• [Goal 1]: In the text about emotional support animals on flights, which agency revised its regulation on carrying service animals by air?
• [Goal 2]: In the text about emotional support animals on flights, shorten the paragraph beginning "However, the US Department of Transportation" while keeping its main facts.

• [Page text]:
·····
No emotional support animals anymore

For a long time, passengers in the USA had the right to take any animal into the cabin claiming it is an emotional support animal. A survey among flight attendants showed rampant abuse of this right.

However, the US Department of Transportation (DOT) has finally taken action by revising its Air Carrier Access Act (ACAA) regulation on the transportation of service animals by air. Emotional support animals are no longer allowed, only service animals.

The new final rule:

* Defines a service animal as a dog that is individually trained to do work or perform tasks for the benefit of a person with a disability.
* No longer considers an emotional support animal to be a service animal.
* Requires airlines to treat psychiatric service animals the same as other service animals.
* Allows airlines to require forms developed by DOT
attesting to a service animal’s health, behavior, and
training, and if taking a long flight attesting that the service animal can either not relieve itself or can relieve itself in a sanitary manner.
·····
• [Information supplied]:
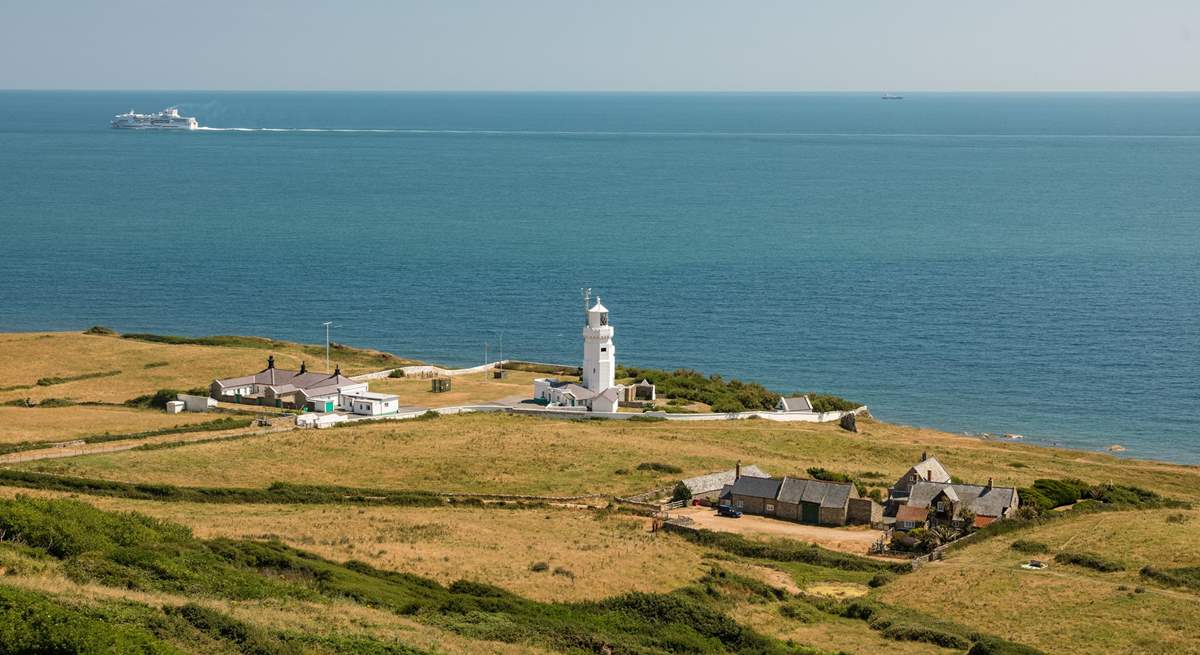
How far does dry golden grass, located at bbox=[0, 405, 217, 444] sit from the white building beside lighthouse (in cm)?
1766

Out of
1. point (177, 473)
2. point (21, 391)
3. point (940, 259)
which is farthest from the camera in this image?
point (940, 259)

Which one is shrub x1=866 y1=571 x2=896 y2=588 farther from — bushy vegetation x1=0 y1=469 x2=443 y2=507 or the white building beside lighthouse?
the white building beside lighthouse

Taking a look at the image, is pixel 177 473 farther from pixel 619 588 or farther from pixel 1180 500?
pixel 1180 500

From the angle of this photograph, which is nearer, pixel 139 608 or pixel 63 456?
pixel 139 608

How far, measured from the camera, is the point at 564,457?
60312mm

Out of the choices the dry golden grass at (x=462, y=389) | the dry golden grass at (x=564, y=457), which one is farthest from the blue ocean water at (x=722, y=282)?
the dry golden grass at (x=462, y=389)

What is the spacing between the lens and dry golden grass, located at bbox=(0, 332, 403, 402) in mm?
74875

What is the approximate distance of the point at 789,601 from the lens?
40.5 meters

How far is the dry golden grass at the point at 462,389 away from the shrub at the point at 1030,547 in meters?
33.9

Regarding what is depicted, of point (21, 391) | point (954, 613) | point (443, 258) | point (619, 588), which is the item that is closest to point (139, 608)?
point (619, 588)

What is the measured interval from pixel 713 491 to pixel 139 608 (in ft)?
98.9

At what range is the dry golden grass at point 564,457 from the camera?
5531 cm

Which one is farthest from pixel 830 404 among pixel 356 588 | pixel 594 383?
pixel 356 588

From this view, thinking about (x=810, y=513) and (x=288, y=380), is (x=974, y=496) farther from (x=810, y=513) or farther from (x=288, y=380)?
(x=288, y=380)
·····
• [Exercise solution 1]: The US Department of Transportation (DOT).

• [Exercise solution 2]: The US Department of Transportation (DOT) revised its Air Carrier Access Act (ACAA) regulation on flying with service animals, so only service animals, not emotional support animals, are now allowed.